Okay, here's the long-promised continuation of my so-called "holiday newsletter."  First, a follow-up note to the first section, "computer programming," of the previous post: I finished several improvements to the Clojure code which calculates my income taxes, and got my federal and North Carolina returns filed.

What I promised for the continuation was some information about social interaction.

Background: I lead a pretty solitary life.  Not a surprise: computer programming and writing are both mostly solitary activities, and I spend so much time on them, by choice, that there's relatively little left for real-time interaction with other humans.

Too little, in fact.  And I am making that judgment, not on the basis of any general belief about how people "ought" to live, but on observation of myself.  Sometimes I "go with the flow" for an extended period while programming and/or writing, and end up in a tense state, all tied up in knots.

It took me a long time to realize that I was (often) getting tense because I had been solitary for too long.  But eventually I noticed something: not infrequently, if something led me to take "time out" from my "work," and spend an hour or two chatting informally with someone, I felt better—specifically, less tense—afterwards.  In fact, it finally sunk in, that would often enable me to go back to "work" more cheerfully … and do better at it.

Once I became conscious of this, I did something about it.  Actually, I became more consistent in something I was already doing … without consciously realizing why.  Since I saw that I didn't spontaneously devote enough time to social interaction, I started planning it.
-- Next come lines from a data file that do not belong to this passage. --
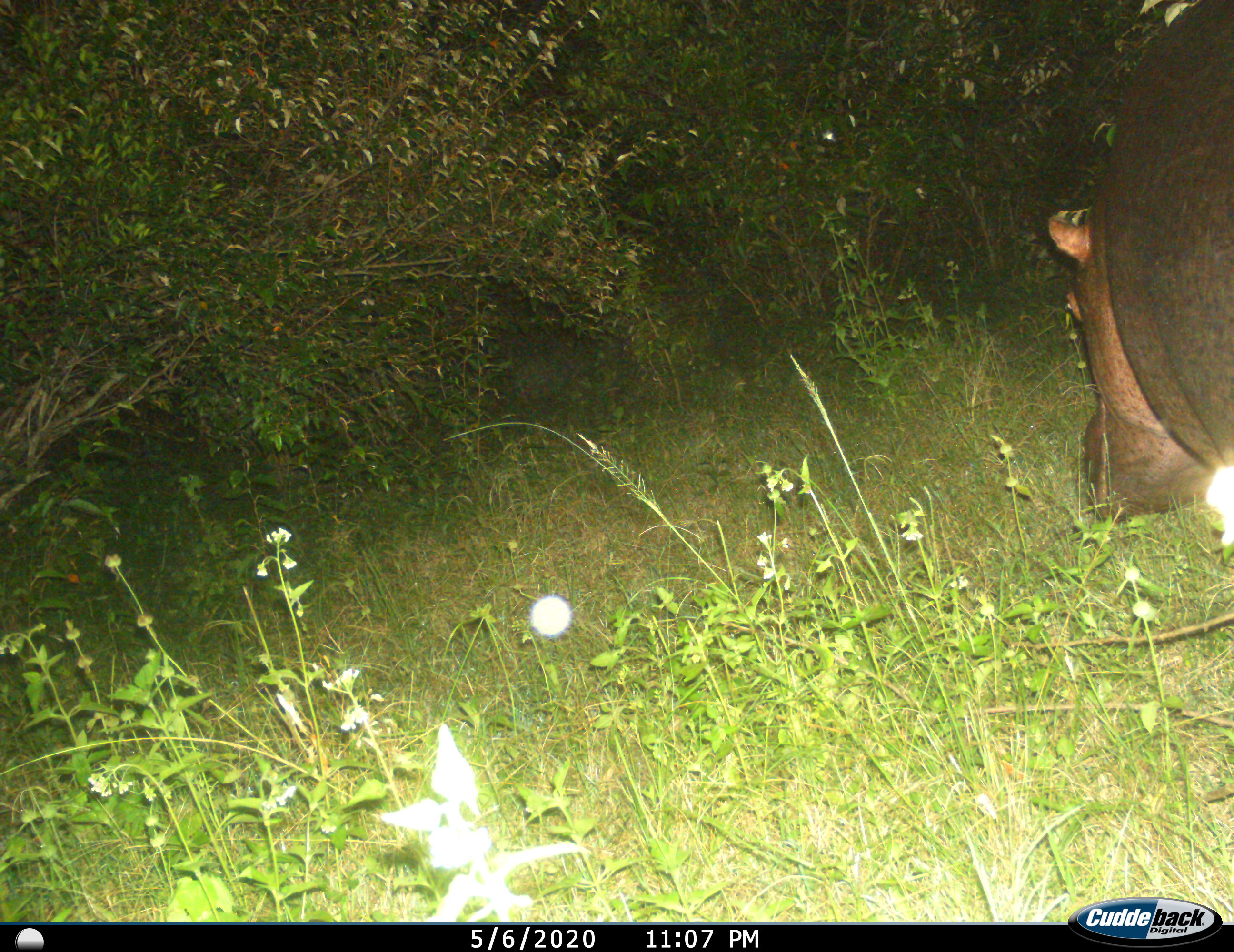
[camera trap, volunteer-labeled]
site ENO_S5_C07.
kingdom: Animalia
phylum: Chordata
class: Mammalia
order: Artiodactyla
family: Hippopotamidae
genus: Hippopotamus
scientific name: Hippopotamus amphibius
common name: hippopotamus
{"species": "hippopotamus (Hippopotamus amphibius)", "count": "1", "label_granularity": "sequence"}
This has evolved to the point where, currently, there are three people with whom I have scheduled weekly conversations.  The nature of the conversations is not so very different from ones that might occur without prearrangement.  But when two people agree in advance to talk at a particular time, then it happens more often.  For me, and these three friends, at least.

I am very grateful to these people.  With their help, I like to say, I have managed to turn myself from a "ridiculously extreme introvert" into a [merely] "extreme introvert."

There's room for improvement.  Not necessarily more of the same modality, though I don't rule that out.  I've been thinking about my use of Internet "social media" (such as Dreamwidth itself).

There are some limitations, pretty much built in, as to how personally meaningful—how deep, if you will—such interactions tend to be.  But perhaps, if folks figure out how, those limitations can be largely overcome.  I hope to say more about this, soon, in another journal entry.